## Objectif A
Recopiez intégralement, sans la moindre modification, l'extrait consacré aux derniers locataires d'un quartier de Gournay.
## Objectif B
Relevez toutes les lignes des enregistrements où figure le mot "seem".

== Extrait du texte

Annick et Pascal sont dans le même cas. Pour eux qui résident ici depuis 21 ans, le constat est amer :
Ça fait bizarre. Alors certes, il y a moins de bruit et moins de voitures, mais on a l’impression de vivre dans un quartier fantôme.
Annick évoque d’ailleurs une autre problématique :
Aujourd’hui, il n’y a plus personne. On serait malade, on n’a plus de voisin pour nous venir en aide. Toute cette situation me tracasse beaucoup et agit sur mon moral.
Pour ces derniers locataires, le quartier aujourd’hui vidé de la quasi-totalité de ses habitants, est bien loin de ce qu’ils ont connu jadis. François résume :
Avant, il y avait de la vie dans l’immeuble et aux alentours. On s’entendait globalement bien entre voisins, on essayait de se rendre service. Alors forcément aujourd’hui, c’est triste.
Et Annick d’ajouter :
Parfois dans Gournay, on rencontre d’anciens voisins. Ça fait bizarre quand même.
« On nous met la pression pour partir »
Pour Annick, Pascal, François et les quelques autres locataires qui vivent encore sur place, une page va bientôt se tourner. Mais pas question pour eux de participer à l’action collective à la mémoire de ce quartier lancée en septembre dernier.
Pascal fulmine :
Au début, ça allait bien mais ça se passe tellement mal depuis plusieurs années qu’on n’a pas le cœur à participer à ce genre d’initiative. Et je peux vous dire que je ne regretterai pas le quartier. On nous met la pression pour partir mais nous avons revu d’anciens voisins qui regrettent d’avoir déménagé trop rapidement. Certains sont déçus de ce qu’on leur a proposé mais ils pensaient qu’ils n’avaient pas le choix. Eh bien nous, nous resterons jusqu’à ce qu’on trouve quelque chose de correct et ça prendra le temps que ça prendra même si nous savons qu’il faut partir.

====
== Données fournies

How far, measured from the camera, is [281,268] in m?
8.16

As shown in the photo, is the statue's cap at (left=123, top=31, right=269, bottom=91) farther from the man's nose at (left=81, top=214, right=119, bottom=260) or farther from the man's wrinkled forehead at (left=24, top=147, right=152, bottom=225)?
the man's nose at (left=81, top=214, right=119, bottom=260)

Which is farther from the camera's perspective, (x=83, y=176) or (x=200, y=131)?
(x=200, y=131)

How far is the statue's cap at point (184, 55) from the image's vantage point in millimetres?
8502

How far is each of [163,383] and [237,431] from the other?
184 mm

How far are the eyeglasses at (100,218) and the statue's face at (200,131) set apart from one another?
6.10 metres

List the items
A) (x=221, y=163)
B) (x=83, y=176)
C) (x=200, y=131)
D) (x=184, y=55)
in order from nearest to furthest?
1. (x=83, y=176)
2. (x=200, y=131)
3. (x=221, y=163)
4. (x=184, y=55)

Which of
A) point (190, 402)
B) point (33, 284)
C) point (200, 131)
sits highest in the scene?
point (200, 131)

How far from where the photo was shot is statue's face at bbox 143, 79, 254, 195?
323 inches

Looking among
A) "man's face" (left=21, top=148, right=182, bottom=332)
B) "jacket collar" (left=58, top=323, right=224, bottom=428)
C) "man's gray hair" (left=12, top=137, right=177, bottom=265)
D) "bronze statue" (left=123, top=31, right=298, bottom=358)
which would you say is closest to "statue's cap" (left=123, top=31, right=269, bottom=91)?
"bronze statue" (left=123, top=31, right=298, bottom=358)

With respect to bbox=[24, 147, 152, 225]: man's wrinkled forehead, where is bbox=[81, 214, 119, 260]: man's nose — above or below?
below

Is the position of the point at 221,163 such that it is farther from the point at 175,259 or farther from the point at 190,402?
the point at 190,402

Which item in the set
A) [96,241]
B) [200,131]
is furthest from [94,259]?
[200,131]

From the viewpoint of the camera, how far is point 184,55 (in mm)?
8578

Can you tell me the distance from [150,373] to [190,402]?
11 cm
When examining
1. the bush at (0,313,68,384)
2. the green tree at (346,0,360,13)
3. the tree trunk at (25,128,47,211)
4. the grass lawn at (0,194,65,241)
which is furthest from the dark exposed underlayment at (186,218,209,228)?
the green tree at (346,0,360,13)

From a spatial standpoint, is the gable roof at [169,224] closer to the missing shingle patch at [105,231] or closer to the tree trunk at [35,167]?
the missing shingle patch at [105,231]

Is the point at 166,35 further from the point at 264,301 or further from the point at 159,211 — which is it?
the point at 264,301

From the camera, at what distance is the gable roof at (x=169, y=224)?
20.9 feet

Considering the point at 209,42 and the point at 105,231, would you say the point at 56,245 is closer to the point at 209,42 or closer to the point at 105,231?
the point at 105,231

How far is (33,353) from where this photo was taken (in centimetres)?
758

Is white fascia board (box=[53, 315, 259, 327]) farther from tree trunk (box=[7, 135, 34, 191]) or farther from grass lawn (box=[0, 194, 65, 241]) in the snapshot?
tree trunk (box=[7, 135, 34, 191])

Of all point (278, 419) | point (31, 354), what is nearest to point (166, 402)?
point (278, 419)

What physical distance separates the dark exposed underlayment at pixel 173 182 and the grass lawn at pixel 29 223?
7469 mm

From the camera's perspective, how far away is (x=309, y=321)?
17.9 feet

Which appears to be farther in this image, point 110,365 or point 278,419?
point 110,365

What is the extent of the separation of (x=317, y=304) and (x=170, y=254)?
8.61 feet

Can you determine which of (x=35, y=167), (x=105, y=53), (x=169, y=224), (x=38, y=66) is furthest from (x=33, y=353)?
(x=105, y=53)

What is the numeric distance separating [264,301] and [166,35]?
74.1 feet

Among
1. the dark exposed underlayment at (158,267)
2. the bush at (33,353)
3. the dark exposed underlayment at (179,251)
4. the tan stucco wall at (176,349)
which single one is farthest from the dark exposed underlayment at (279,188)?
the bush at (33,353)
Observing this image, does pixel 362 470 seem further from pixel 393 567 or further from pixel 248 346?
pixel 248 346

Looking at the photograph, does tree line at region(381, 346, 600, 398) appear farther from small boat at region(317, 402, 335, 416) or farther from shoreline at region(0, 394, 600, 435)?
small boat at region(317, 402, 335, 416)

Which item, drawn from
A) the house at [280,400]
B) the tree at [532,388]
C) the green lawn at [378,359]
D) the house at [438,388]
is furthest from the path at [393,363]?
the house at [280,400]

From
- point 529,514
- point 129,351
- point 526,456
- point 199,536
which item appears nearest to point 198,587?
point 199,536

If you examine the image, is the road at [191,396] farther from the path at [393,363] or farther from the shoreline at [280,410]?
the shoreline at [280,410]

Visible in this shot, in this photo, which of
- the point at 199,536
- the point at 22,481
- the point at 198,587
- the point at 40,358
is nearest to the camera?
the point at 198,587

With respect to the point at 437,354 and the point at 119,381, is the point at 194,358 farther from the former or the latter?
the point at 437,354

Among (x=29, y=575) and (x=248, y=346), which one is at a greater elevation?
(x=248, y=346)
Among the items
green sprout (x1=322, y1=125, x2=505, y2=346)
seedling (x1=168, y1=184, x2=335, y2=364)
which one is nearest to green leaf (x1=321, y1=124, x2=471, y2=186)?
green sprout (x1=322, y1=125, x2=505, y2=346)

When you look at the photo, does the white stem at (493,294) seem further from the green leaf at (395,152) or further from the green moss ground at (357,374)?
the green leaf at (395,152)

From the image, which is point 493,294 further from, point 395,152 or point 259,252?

====

## Corrigé A
Annick et Pascal sont dans le même cas. Pour eux qui résident ici depuis 21 ans, le constat est amer :
Ça fait bizarre. Alors certes, il y a moins de bruit et moins de voitures, mais on a l’impression de vivre dans un quartier fantôme.
Annick évoque d’ailleurs une autre problématique :
Aujourd’hui, il n’y a plus personne. On serait malade, on n’a plus de voisin pour nous venir en aide. Toute cette situation me tracasse beaucoup et agit sur mon moral.
Pour ces derniers locataires, le quartier aujourd’hui vidé de la quasi-totalité de ses habitants, est bien loin de ce qu’ils ont connu jadis. François résume :
Avant, il y avait de la vie dans l’immeuble et aux alentours. On s’entendait globalement bien entre voisins, on essayait de se rendre service. Alors forcément aujourd’hui, c’est triste.
Et Annick d’ajouter :
Parfois dans Gournay, on rencontre d’anciens voisins. Ça fait bizarre quand même.
« On nous met la pression pour partir »
Pour Annick, Pascal, François et les quelques autres locataires qui vivent encore sur place, une page va bientôt se tourner. Mais pas question pour eux de participer à l’action collective à la mémoire de ce quartier lancée en septembre dernier.
Pascal fulmine :
Au début, ça allait bien mais ça se passe tellement mal depuis plusieurs années qu’on n’a pas le cœur à participer à ce genre d’initiative. Et je peux vous dire que je ne regretterai pas le quartier. On nous met la pression pour partir mais nous avons revu d’anciens voisins qui regrettent d’avoir déménagé trop rapidement. Certains sont déçus de ce qu’on leur a proposé mais ils pensaient qu’ils n’avaient pas le choix. Eh bien nous, nous resterons jusqu’à ce qu’on trouve quelque chose de correct et ça prendra le temps que ça prendra même si nous savons qu’il faut partir.

## Corrigé B
Observing this image, does pixel 362 470 seem further from pixel 393 567 or further from pixel 248 346?
When you look at the photo, does the white stem at (493,294) seem further from the green leaf at (395,152) or further from the green moss ground at (357,374)?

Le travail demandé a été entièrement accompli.